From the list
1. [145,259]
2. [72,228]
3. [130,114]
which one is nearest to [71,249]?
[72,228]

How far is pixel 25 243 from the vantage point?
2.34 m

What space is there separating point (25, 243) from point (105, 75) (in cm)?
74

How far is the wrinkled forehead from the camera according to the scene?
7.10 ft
++++++++++++++++++++
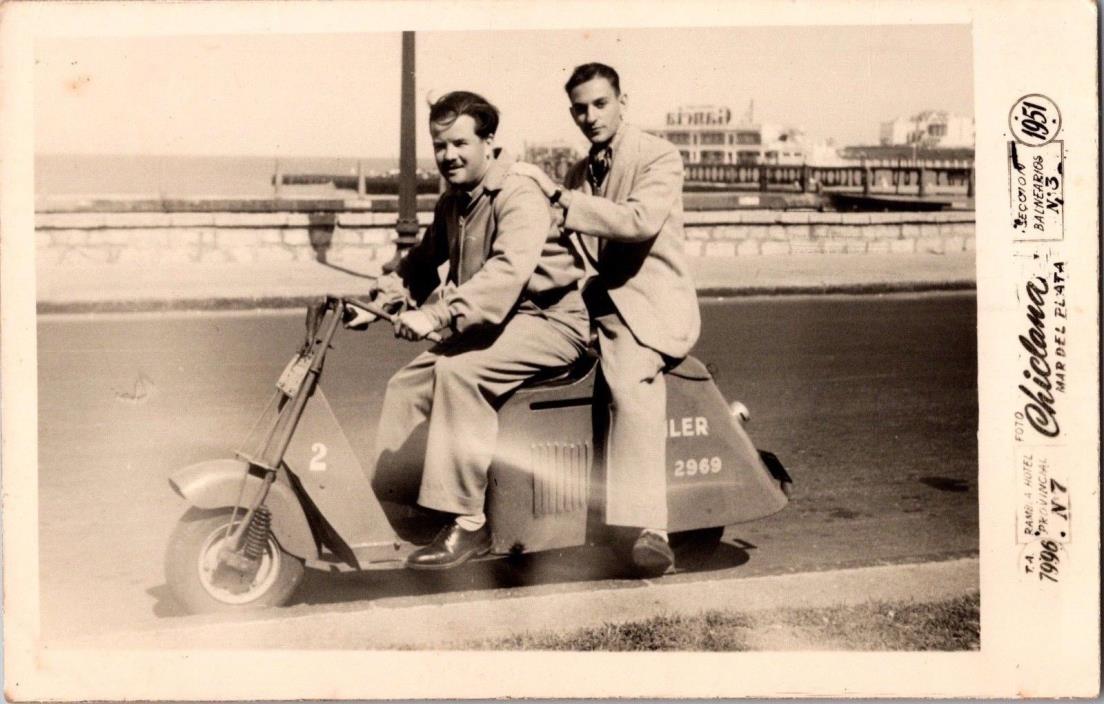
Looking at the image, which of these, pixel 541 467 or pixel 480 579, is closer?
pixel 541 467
++++++++++++++++++++
Directive = Pull out every line of the items above that contains the string "which". Case counts.

Reply to the exercise =
which one is nearest to [71,249]?
Looking at the image, which of these, pixel 541 467 or pixel 480 579, is closer?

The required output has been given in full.